▶ _任务说明 1_: 请把选段中以“应该说这个译本苏联学者”开头的那一段改写得更简短,保留其主要事实。
▶ _任务说明 2_: 选段中,“咳,开啦”原本是谁说的话,译者又把它当成了谁的话?

▶ _选段_:

几天前得到了一本莫斯科国家文学艺术出版社1950年出的鲁迅《故事与文章》俄文译本。这几天就对照鲁迅的小说原文,看了这个译本的前言和第一个故事《阿Q正传》。


《阿Q正传》中俄对照版,三联书店1950年版。

应该说这个译本苏联学者做得还算挺好,译文基本准确。鲁迅的文章是旧白话夹杂一些文言,有独特的风格。想把鲁迅文章的风格翻译出来是很困难的。可是这些译者翻译的还算不错,特别是其中的某些文言,译得很准确,语言也幽默形象。

但是还有些缺点、错误。比方说,有的地方漏译,就是原文有的话没有译出来,还有几处明显的误译。

比方说标点。第二章写阿Q去赌博押宝,原文本来是:

假使有钱,他便去压牌宝。一堆人蹲在地面上,阿Q即汗流满面的夹在这中间,声音他最响:“青龙四百!”“咳,开啦!”庄家揭开盒子盖,也是汗流满面的唱:“天门啦,角回啦……人和穿堂空在那里啦……阿Q的铜钱拿过来!”


《阿Q正传》,华北书店1943年版。

“咳,开啦”,本来是庄家的话,可是译者错把它当成阿Q的话了。

比如,意思理解错了。

也是第二章,写阿Q自高自大,看不起城里人。原文是:

然而他又很鄙薄城里人,譬如……油煎大头鱼,未庄都加上半寸长的葱叶,城里却加上切细的葱丝。他想这也是错的,可笑!然而未庄人真是不见世面的可笑的乡下人呵,他们没有见过城里的煎鱼!

这本来是鲁迅先生以城里人的口吻,嘲笑以阿Q为代表的未庄人没见过世面。可是译者大概是误以为发议论的是鲁迅先生本人;他们不愿意看到“鲁迅先生看不起劳动人民”的效果,于是就在“然而未庄人”后面加上了说明文字“在他(指阿Q)的眼中”几个字,殊不知这样一来,意思就全反了:从阿Q看不起城里人,变成了阿Q看不起的不是城里人,而是未庄没见过世面的的乡下人。


《阿Q正传》俄文译本,1947年版。

这是一个严重的误译,可以说是“蛇足”。

又比如同一章,写阿Q在赛神戏台下,参加押宝赌博、赢而又丢了钱的经过。原文是:

这晚上照例有一台戏,戏台左近也照例有许多的赌摊。阿Q赢了很多的洋钱,可是后来,他不知道谁和谁为什么打起来了,骂声打声脚步声,昏头昏脑的一大阵,他才爬起来,赌摊不见了,人们也不见了。

▶ _记录信息_:
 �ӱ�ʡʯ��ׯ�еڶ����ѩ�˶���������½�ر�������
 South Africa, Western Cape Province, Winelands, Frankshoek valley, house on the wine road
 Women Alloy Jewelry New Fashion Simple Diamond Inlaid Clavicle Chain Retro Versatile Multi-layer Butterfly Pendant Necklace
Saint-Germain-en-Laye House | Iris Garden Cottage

---

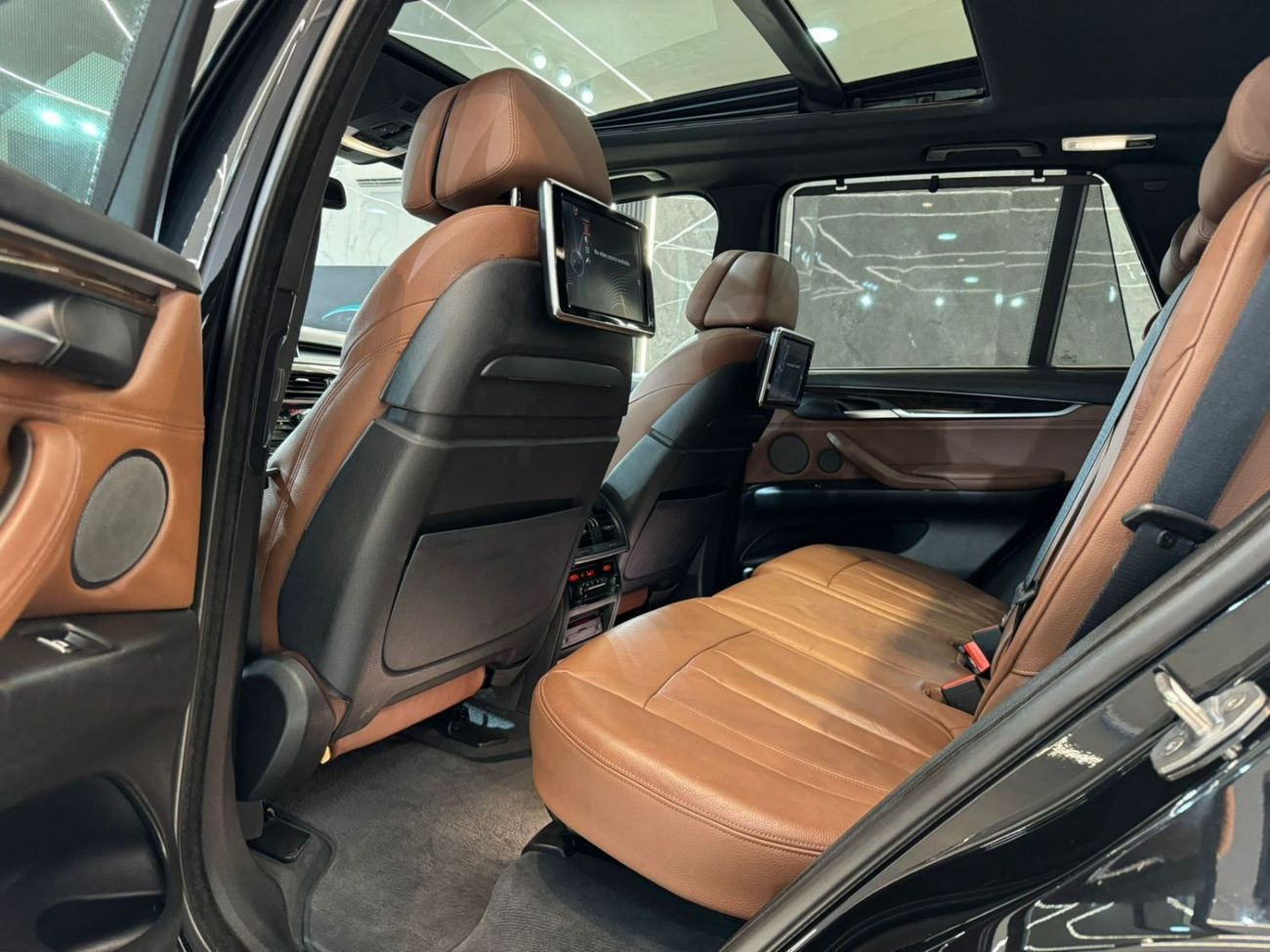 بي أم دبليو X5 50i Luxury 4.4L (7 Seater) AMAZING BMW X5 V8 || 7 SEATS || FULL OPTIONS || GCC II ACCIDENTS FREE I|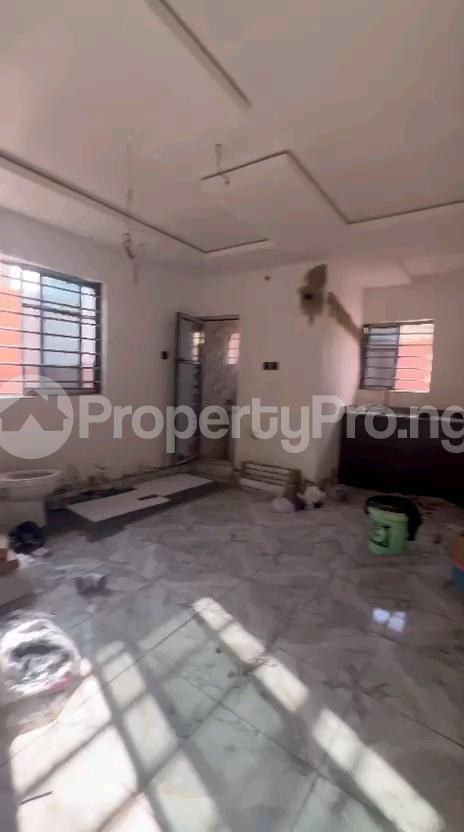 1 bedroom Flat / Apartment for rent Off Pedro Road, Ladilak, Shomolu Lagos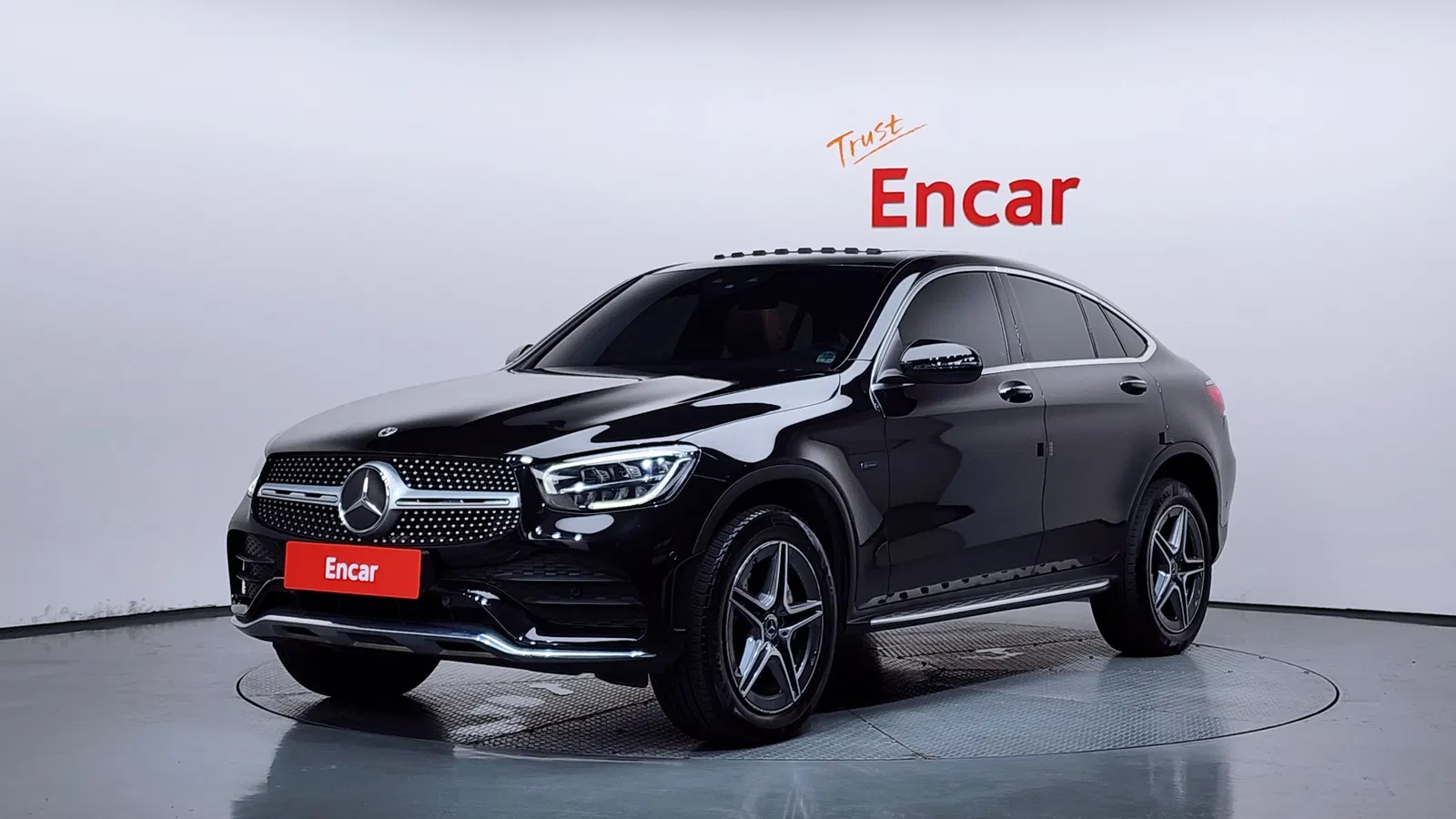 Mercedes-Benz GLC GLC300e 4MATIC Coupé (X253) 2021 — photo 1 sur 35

...

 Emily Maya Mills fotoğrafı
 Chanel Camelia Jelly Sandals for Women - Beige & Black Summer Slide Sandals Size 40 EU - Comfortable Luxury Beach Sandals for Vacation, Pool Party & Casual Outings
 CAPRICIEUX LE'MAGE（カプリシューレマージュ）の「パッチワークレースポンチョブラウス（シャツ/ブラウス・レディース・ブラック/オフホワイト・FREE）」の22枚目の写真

▶ _任务结果 1_: 苏联学者的这个译本做得还算好,译文基本准确。鲁迅的文章是旧白话夹杂文言,风格独特,很难翻译出来,但译者译得还算不错,尤其是某些文言译得很准确,语言也幽默形象。

▶ _任务结果 2_: 原本是庄家的话,译者错当成了阿Q的话。